La défériprone , commercialisée notamment sous le nom de Ferriprox , est un médicament chélateur du fer utilisé pour traiter la surcharge en fer associée à la thalassémie majeure . Son indication pour le traitement de la thalassémie majeure a été initialement approuvée en 1994 Elle était autorisée dans l'Union européenne depuis plusieurs années, en attendant son approbation au Canada et aux États-Unis. Le 14 octobre 2011, elle a été approuvée aux États-Unis dans le cadre du programme d'autorisation accélérée de la FDA .

Les effets secondaires les plus fréquents sont une coloration rouge-brun des urines (indiquant une élimination du fer par les urines), des nausées, des douleurs abdominales et des vomissements. Les effets secondaires moins fréquents, mais plus graves, sont l'agranulocytose (diminution importante du nombre de granulocytes, un type de globules blancs) et la neutropénie (diminution du nombre de neutrophiles, un type de globules blancs qui combattent les infections).

Usages médicaux

La monothérapie par défériprone est indiquée dans l'Union européenne pour le traitement de la surcharge en fer chez les personnes atteintes de thalassémie majeure lorsque le traitement chélateur actuel est contre-indiqué ou inadéquat.

La défériprone en association avec un autre chélateur est indiquée dans l'Union européenne chez les personnes atteintes de thalassémie majeure lorsque la monothérapie par un chélateur de fer quelconque est inefficace, ou lorsque la prévention ou le traitement des conséquences potentiellement mortelles de la surcharge en fer (principalement la surcharge cardiaque) justifie une correction rapide ou intensive.

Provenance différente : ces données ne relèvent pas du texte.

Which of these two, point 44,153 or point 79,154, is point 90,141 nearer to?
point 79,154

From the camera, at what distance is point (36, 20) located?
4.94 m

Les chercheurs ont découvert que le défériprone, un médicament administré par voie orale, réactive la « réponse suicidaire altruiste » des cellules infectées par le VIH, entraînant la destruction de l’ARN du VIH qu’elles transportent. La suppression efficace de la production du VIH-1 et l’induction de l’apoptose nécessitent toutes deux une concentration de défériprone d’environ 150 µM dans les lignées de lymphocytes T infectées. Étant donné qu’une diminution de 0,5 log10 de l’ARN du VIH-1 correspond à deux années supplémentaires de survie sans sida et qu’une diminution de 0,3 log10 réduit de 25 % le risque annuel de progression vers un décès lié au sida, ces mesures suggèrent une signification biologique.

Controverse

La défériprone a été au cœur d'une longue bataille juridique entre Nancy Olivieri , hématologue et chercheuse canadienne , et l' Hôpital pour enfants malades (SickKids) et la société pharmaceutique Apotex , qui a débuté en 1996 et a retardé l'approbation du médicament en Amérique du Nord. Les données d'Olivieri suggéraient que la défériprone pouvait entraîner une insuffisance hépatique progressive .

Histoire

La défériprone a été approuvée pour un usage médical dans l'Union européenne en août 1999.

Il a été approuvé pour un usage médical aux États-Unis en octobre 2011. Des versions génériques ont été approuvées en août 2019.

L’innocuité et l’efficacité du défériprone reposent sur l’analyse des données de douze études cliniques menées auprès de 236 participants. Les participants à l’étude n’avaient pas répondu à un traitement chélateur du fer antérieur. Le défériprone a été considéré comme un traitement efficace chez les participants ayant présenté une diminution d’au moins 20 % de la ferritine sérique, une protéine qui stocke le fer dans l’organisme. La moitié des participants à l’étude ont présenté une diminution d’au moins 20 % de leur taux de ferritine.